**Provided records:**
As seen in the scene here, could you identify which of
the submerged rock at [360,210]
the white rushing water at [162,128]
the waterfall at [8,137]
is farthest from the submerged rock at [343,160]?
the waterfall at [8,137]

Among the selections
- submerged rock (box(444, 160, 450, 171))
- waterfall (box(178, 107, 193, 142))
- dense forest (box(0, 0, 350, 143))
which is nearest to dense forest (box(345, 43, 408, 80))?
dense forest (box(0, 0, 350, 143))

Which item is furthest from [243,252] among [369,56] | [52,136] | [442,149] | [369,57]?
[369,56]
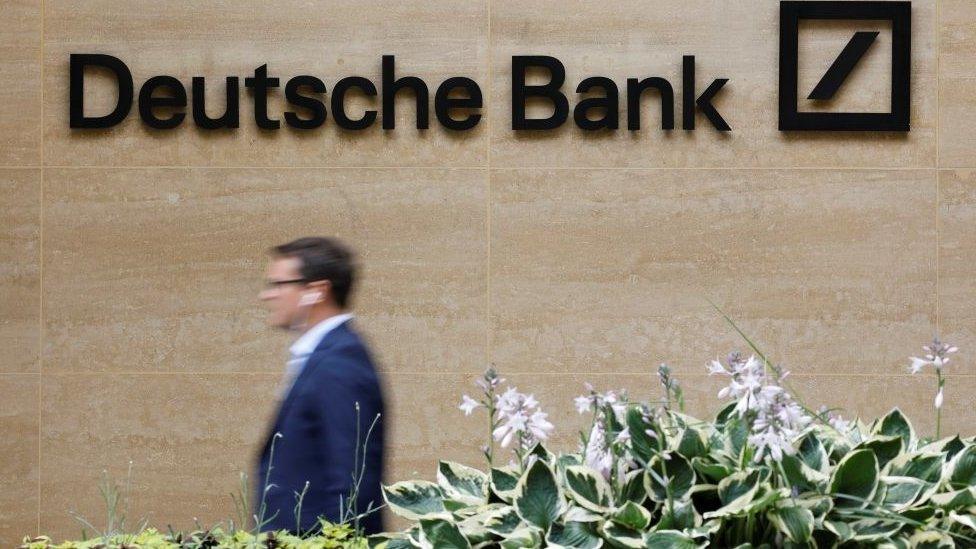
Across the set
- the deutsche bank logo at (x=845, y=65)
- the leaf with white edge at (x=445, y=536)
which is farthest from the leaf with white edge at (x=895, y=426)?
the deutsche bank logo at (x=845, y=65)

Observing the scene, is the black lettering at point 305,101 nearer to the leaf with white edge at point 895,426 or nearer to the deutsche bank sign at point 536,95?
the deutsche bank sign at point 536,95

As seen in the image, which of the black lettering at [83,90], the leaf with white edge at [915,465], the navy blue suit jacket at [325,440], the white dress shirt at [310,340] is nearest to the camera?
the leaf with white edge at [915,465]

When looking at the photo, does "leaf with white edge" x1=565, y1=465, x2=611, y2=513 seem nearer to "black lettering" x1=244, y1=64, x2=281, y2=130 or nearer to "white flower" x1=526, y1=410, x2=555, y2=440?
"white flower" x1=526, y1=410, x2=555, y2=440

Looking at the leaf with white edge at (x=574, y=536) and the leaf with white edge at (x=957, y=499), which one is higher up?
the leaf with white edge at (x=957, y=499)

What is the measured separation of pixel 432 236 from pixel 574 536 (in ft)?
14.6

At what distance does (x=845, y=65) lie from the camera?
642cm

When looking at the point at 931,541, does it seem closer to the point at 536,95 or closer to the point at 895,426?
the point at 895,426

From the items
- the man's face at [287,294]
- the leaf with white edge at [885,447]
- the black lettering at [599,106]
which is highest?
the black lettering at [599,106]

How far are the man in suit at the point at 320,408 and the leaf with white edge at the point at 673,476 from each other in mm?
1340

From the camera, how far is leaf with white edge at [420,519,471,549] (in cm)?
204

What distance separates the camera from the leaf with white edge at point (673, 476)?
199cm

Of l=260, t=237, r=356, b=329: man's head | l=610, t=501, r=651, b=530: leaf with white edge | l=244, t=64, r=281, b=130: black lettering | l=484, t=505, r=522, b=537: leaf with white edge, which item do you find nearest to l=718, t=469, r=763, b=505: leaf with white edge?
l=610, t=501, r=651, b=530: leaf with white edge

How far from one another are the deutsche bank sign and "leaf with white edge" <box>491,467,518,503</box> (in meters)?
4.38

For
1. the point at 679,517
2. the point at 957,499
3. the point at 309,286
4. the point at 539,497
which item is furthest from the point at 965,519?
the point at 309,286
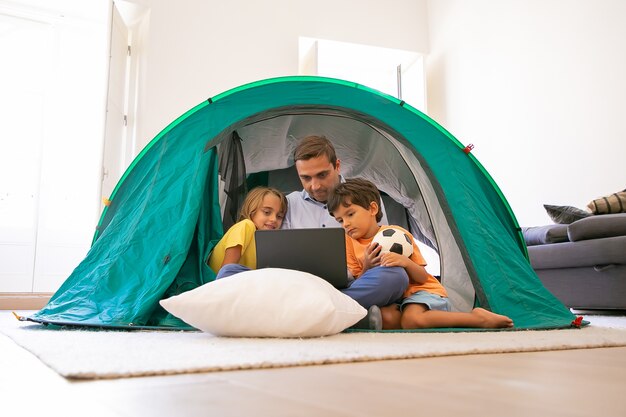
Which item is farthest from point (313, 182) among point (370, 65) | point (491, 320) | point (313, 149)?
point (370, 65)

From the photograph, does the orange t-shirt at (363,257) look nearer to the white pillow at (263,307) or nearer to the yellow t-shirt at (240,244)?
the yellow t-shirt at (240,244)

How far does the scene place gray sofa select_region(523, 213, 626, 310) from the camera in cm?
260

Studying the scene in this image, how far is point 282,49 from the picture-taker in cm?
466

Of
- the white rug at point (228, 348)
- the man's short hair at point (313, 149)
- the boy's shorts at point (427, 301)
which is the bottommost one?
the white rug at point (228, 348)

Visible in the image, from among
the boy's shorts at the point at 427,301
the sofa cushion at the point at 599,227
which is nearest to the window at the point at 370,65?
the sofa cushion at the point at 599,227

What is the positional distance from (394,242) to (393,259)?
10cm

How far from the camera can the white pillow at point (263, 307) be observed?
133 centimetres

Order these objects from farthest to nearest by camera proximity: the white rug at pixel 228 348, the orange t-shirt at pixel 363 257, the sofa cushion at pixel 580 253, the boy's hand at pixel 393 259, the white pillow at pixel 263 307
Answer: the sofa cushion at pixel 580 253 < the orange t-shirt at pixel 363 257 < the boy's hand at pixel 393 259 < the white pillow at pixel 263 307 < the white rug at pixel 228 348

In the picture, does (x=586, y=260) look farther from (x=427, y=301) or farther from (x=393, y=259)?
(x=393, y=259)

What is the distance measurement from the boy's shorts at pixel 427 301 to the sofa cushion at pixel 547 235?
1418mm

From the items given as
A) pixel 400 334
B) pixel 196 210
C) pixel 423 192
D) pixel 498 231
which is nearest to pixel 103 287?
pixel 196 210

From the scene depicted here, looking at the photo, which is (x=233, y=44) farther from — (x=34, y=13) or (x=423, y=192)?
(x=423, y=192)

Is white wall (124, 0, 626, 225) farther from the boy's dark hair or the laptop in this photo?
the laptop

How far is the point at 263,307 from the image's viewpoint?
133cm
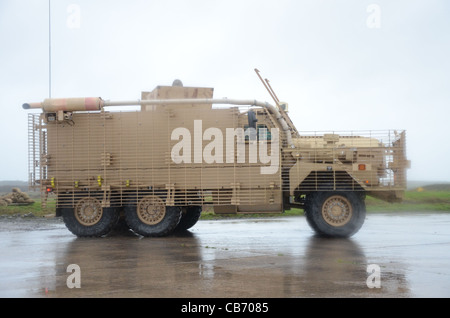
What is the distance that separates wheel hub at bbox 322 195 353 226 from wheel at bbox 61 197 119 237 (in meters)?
5.62

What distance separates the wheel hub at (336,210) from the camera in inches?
529

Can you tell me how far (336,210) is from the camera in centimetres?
1348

**Aim:**
Lay out the records in the part that opens with the line containing "How far does" and closes with the line containing "133 centimetres" as a two-column CSV headed text,answer, one row per record. Put each record's text and its answer in a single quoted field, with line breaks replaced by spaces.

**Exercise answer:**
text,answer
"How far does the scene place gray sofa select_region(523, 213, 626, 310) from the camera in cm?","260"
"Studying the scene in this image, how far is point 282,49 from the picture-taker in cm?","466"
"Of - the white rug at point (228, 348) - the man's short hair at point (313, 149) - the boy's shorts at point (427, 301) which is the bottommost one?","the white rug at point (228, 348)"
"Visible in the image, from among the boy's shorts at the point at 427,301 the sofa cushion at the point at 599,227 which is nearest to the window at the point at 370,65?","the sofa cushion at the point at 599,227"
"What is the positional distance from (394,242) to (393,259)?","10cm"
"How far from the camera can the white pillow at point (263, 307) be observed?","133 centimetres"